Pro-lifers can proudly claim credit for the fact that pro-life candidates won all of Kansas’ statewide offices, along with 94 of the 125 seats in the Kansas House of Representatives in the 2014 elections. Notably, pro-life stalwarts Governor Sam Brownback and U.S. Senator Pat Roberts won re-election over their radically pro-abortion challengers.

As officially reported by the Kansas Department of Health & Environment, the number of Kansas abortions dropped to 7,485 in 2013, from 7,598 in 2012 (2014 numbers aren’t available until March 2015). Many reasons can be attributed to the continued drop,  including the improved availability of informed consent information online and increased utilization of pregnancy care centers statewide.

  • No late-term abortions (after 22 weeks pregnancy) are allowed in Kansas due to a 2011 pro-life law acknowledging the unborn child’s ability to feel pain.
  • Abortions for sex-selection reasons are illegal.
  • Minors must secure two-parent consent to abortion.

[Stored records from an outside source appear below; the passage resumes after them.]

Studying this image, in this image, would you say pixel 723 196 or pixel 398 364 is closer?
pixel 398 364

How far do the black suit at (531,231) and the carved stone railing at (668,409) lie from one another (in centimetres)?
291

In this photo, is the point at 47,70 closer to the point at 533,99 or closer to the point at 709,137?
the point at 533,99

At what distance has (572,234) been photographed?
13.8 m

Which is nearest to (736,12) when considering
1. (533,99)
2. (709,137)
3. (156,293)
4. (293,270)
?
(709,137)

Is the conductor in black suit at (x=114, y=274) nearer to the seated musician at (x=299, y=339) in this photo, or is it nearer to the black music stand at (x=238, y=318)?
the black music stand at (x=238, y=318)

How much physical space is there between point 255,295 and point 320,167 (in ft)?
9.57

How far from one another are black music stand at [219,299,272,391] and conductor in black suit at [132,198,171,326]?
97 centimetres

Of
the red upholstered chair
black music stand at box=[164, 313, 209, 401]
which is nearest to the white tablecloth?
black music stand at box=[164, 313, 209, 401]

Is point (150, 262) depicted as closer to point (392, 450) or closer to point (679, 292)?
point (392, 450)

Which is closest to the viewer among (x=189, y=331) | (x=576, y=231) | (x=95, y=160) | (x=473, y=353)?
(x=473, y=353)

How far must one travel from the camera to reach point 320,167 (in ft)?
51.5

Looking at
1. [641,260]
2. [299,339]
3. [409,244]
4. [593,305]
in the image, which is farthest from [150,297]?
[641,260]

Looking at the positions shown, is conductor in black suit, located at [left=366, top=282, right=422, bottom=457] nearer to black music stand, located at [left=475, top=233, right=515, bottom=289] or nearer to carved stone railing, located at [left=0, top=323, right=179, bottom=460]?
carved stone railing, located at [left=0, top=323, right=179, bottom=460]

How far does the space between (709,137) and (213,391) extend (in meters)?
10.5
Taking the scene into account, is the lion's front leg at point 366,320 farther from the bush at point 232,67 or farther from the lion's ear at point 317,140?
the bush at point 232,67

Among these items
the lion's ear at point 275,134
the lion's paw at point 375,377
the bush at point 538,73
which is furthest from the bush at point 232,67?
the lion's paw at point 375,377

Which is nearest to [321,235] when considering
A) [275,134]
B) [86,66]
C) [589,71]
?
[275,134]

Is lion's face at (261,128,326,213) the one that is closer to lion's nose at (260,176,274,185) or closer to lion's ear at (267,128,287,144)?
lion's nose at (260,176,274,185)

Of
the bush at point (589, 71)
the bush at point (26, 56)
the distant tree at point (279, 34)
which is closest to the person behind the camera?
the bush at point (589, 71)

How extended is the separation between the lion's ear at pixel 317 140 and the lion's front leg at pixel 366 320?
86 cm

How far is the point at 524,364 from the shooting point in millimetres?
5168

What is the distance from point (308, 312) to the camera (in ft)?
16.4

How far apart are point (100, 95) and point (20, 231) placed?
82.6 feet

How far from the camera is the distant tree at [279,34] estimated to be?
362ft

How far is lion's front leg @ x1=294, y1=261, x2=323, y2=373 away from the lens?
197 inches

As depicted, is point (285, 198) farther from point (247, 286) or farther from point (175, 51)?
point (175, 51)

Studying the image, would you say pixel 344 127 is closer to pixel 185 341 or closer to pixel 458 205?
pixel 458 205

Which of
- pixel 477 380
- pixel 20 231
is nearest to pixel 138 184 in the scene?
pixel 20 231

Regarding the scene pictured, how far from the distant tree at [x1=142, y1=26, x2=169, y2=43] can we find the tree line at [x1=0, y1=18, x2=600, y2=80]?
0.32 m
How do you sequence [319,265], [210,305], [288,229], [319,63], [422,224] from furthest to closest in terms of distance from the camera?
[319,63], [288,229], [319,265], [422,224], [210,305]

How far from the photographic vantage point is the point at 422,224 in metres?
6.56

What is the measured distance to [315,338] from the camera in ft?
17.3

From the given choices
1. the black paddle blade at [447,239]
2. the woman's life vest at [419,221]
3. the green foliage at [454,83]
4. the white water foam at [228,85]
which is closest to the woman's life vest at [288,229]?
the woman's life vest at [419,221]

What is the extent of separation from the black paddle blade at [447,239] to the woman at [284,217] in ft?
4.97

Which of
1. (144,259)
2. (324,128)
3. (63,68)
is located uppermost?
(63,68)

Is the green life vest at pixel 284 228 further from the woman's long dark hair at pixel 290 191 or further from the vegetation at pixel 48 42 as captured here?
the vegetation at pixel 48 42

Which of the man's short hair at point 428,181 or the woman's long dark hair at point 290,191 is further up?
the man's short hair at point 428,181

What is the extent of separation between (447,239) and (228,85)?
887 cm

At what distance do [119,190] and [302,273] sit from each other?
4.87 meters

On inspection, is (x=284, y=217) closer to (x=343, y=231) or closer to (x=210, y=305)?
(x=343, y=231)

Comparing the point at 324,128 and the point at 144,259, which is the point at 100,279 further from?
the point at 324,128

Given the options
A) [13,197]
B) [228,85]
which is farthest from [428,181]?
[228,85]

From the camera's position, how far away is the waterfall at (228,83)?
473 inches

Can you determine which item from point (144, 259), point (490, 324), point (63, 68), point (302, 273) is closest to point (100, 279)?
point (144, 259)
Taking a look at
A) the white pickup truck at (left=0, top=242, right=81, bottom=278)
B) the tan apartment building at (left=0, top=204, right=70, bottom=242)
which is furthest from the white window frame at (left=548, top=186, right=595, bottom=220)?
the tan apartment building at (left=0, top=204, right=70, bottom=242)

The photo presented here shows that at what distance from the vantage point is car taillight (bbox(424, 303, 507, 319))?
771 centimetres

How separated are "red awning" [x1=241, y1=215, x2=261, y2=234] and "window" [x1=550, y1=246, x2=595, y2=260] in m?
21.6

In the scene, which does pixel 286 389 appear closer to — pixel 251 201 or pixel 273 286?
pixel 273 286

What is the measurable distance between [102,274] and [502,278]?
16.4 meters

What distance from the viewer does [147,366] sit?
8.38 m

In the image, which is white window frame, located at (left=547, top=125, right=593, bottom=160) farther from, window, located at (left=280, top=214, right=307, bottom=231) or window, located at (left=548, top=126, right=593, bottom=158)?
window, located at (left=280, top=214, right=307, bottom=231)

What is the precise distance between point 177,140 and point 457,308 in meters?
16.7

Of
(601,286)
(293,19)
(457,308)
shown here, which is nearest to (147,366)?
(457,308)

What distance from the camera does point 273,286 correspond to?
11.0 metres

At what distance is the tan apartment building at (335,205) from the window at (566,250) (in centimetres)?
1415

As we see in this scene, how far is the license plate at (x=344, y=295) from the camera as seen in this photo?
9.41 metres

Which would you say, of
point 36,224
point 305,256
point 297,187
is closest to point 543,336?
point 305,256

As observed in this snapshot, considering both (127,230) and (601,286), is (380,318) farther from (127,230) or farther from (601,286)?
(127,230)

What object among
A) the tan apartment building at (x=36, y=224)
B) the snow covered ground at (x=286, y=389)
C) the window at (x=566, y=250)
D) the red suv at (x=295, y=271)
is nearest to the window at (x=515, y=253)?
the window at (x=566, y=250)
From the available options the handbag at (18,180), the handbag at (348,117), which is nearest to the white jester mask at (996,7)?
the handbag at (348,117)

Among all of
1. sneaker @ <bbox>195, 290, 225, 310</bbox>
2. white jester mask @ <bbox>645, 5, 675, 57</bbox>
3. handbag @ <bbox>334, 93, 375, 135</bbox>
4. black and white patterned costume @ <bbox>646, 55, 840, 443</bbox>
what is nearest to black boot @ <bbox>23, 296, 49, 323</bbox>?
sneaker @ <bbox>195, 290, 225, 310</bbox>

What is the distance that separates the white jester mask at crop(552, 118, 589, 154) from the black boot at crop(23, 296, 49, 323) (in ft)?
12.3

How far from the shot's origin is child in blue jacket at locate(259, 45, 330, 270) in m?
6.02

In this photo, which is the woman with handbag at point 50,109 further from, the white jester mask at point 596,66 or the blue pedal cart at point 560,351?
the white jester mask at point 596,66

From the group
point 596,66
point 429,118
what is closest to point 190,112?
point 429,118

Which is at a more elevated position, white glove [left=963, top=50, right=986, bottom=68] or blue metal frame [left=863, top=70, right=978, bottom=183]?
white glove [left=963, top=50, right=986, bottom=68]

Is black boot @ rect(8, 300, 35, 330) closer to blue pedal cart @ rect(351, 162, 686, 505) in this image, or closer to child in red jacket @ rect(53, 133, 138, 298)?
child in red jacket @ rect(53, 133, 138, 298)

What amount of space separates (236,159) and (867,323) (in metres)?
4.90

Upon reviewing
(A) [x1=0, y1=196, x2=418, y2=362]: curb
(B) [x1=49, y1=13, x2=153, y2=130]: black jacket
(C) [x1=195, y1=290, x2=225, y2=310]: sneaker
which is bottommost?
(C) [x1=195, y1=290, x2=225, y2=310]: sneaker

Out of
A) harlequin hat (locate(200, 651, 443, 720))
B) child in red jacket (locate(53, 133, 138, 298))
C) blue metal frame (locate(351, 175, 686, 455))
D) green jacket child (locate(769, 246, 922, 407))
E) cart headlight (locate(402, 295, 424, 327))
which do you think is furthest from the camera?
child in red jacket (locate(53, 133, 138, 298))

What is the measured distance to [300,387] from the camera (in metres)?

Kansas is now down to three abortion clinics. The Kansas City Aid for Women abortion clinic closed abruptly at the end of July. It claimed the reason for the sudden closure was the retirement of its 73-year-old abortionist but this clinic was notorious for its string of abortionists with lengthy histories of malpractice cases and disciplinary actions issued by the state medical board. Not surprisingly, Aid for Women failed to attain a state-issued license in June 2011 after passage of the Kansas clinic licensure and regulation law– a pro-life law currently under legal challenge. The clinic admitted it would “have to gut the place” to be in compliance and thus Kansas women and unborn children are safer with the closing of this substandard clinic.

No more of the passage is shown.